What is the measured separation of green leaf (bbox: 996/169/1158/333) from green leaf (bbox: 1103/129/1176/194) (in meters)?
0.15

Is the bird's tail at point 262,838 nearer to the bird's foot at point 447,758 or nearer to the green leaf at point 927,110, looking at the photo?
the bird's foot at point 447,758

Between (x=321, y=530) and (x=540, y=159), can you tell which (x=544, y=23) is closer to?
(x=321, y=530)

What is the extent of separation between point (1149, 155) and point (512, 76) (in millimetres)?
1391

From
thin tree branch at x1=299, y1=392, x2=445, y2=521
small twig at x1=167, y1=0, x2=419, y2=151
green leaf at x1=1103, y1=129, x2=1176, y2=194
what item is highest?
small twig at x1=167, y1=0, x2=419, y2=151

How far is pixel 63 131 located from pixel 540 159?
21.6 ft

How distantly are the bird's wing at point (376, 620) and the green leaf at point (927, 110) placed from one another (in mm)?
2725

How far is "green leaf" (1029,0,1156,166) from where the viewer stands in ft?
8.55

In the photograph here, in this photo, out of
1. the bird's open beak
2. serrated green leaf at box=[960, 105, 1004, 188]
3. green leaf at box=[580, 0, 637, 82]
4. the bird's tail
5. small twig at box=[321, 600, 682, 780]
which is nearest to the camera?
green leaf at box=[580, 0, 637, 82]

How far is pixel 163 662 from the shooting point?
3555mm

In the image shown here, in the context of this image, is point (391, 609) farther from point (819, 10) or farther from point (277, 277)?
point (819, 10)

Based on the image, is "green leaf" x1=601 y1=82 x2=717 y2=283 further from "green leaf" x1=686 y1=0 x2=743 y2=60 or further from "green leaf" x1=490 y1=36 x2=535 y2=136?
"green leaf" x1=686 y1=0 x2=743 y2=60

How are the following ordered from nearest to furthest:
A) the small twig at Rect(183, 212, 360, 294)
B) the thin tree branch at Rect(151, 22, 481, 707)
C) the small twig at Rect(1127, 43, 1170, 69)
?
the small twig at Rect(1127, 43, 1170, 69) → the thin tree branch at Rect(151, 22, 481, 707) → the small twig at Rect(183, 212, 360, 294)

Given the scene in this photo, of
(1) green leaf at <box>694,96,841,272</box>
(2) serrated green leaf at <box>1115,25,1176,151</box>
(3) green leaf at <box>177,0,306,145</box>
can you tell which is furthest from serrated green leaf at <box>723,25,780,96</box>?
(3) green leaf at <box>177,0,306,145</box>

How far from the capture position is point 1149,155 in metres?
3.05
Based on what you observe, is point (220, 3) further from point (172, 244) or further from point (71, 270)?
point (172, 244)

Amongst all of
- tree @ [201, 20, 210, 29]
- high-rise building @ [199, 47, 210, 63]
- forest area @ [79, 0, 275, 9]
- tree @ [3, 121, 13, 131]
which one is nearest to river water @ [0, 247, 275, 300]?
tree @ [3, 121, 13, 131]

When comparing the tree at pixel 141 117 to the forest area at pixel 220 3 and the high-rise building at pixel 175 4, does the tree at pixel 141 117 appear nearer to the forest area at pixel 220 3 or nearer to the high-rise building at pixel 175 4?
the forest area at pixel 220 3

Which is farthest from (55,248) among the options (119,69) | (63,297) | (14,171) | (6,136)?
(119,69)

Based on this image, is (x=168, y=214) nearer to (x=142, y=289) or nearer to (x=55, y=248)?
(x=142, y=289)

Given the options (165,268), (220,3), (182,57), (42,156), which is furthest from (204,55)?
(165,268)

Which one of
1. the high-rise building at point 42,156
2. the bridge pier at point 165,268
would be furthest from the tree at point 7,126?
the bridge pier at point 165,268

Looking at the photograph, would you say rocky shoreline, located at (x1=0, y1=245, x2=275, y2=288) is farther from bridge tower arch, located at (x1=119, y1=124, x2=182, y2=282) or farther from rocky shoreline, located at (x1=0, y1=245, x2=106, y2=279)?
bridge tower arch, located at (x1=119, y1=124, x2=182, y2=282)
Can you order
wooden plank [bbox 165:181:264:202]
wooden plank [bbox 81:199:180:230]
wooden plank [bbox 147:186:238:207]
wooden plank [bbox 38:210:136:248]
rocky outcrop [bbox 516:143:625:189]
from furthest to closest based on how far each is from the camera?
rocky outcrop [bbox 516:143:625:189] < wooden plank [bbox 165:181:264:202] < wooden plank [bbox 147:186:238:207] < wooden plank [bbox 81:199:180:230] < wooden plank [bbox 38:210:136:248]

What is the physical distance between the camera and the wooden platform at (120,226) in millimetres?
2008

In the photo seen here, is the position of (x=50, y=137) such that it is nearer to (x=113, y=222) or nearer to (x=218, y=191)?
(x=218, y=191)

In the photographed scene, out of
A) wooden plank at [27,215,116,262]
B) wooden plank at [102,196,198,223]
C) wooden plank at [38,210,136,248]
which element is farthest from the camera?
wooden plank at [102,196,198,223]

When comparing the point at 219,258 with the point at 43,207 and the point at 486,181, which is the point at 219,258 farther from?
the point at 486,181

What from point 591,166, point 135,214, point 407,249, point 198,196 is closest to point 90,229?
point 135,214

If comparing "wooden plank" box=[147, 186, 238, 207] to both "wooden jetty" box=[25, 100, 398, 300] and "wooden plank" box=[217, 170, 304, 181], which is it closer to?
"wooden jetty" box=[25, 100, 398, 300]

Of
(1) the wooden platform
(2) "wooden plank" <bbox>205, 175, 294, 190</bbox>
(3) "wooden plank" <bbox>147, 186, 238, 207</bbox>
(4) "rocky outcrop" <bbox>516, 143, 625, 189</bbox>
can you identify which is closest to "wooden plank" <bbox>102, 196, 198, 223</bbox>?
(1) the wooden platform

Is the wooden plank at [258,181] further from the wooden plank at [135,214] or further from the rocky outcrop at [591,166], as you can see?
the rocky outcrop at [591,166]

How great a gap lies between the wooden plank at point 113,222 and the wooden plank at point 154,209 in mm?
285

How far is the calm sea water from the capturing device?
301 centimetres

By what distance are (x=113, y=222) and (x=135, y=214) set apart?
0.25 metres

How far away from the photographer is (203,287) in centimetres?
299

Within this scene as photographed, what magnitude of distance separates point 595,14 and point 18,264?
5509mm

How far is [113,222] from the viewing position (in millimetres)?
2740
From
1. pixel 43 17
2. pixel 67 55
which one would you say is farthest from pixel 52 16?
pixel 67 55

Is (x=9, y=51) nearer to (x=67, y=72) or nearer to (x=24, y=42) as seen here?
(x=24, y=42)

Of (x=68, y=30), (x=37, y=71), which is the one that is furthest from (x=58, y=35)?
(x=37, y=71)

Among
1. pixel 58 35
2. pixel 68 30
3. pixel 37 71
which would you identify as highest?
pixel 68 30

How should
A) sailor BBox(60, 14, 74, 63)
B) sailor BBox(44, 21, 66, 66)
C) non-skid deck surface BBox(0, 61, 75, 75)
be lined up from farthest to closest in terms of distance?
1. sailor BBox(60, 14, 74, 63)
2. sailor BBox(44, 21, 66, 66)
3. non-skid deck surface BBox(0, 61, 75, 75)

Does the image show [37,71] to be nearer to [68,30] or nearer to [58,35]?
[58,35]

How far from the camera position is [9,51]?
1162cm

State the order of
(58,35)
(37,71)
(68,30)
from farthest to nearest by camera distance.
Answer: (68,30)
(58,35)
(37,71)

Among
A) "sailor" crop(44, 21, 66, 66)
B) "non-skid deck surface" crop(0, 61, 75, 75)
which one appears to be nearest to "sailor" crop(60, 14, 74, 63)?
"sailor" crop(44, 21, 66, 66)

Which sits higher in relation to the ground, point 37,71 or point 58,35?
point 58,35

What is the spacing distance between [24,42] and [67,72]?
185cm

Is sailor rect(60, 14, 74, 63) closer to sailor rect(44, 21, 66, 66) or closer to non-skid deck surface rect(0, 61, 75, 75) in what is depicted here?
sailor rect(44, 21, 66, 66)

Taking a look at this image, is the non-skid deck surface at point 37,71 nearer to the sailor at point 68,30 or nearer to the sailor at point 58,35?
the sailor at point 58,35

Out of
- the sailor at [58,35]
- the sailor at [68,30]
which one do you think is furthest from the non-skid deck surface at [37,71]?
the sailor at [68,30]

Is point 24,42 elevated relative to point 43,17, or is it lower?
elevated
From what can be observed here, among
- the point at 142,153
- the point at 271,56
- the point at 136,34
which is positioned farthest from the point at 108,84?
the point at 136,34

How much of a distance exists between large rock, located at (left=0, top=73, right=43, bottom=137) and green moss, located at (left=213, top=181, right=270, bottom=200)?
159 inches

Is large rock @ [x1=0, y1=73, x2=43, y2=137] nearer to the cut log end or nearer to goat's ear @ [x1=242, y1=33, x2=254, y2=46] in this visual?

• • • • •

▸ What the task requires
Starting at the line that contains "Does the image", output each remaining line of the listing, the last line included, exactly as it appears.

▸ Solution to the exercise
Does the image show [37,71] to be nearer to [68,30] or nearer to [58,35]?
[58,35]

How far from the camera position is [9,51]?
1162cm

State the order of
(58,35)
(37,71)
(68,30)
from farthest to nearest by camera distance.
Answer: (68,30)
(58,35)
(37,71)

Among
A) "sailor" crop(44, 21, 66, 66)
B) "non-skid deck surface" crop(0, 61, 75, 75)
which one appears to be nearest to "sailor" crop(60, 14, 74, 63)?
"sailor" crop(44, 21, 66, 66)

Which sits higher in relation to the ground, point 37,71 or point 58,35?
point 58,35

What is the spacing distance between [24,42] and [67,72]?
185cm

Is sailor rect(60, 14, 74, 63) closer to sailor rect(44, 21, 66, 66) or closer to non-skid deck surface rect(0, 61, 75, 75) in what is depicted here?
sailor rect(44, 21, 66, 66)

Taking a look at this image, is the non-skid deck surface at point 37,71 nearer to the sailor at point 68,30 or nearer to the sailor at point 58,35?
the sailor at point 58,35

Out of
- the sailor at [58,35]
- the sailor at [68,30]
which one do you think is furthest from the non-skid deck surface at [37,71]?
the sailor at [68,30]

Is point 24,42 elevated relative to point 43,17, or is it lower?
elevated
From what can be observed here, among
- the point at 142,153
- the point at 271,56
- the point at 136,34
which is positioned farthest from the point at 108,84?
the point at 136,34

How much of a distance exists between large rock, located at (left=0, top=73, right=43, bottom=137) and green moss, located at (left=213, top=181, right=270, bottom=200)?
159 inches

Is large rock @ [x1=0, y1=73, x2=43, y2=137] nearer to the cut log end or nearer to goat's ear @ [x1=242, y1=33, x2=254, y2=46] in this visual?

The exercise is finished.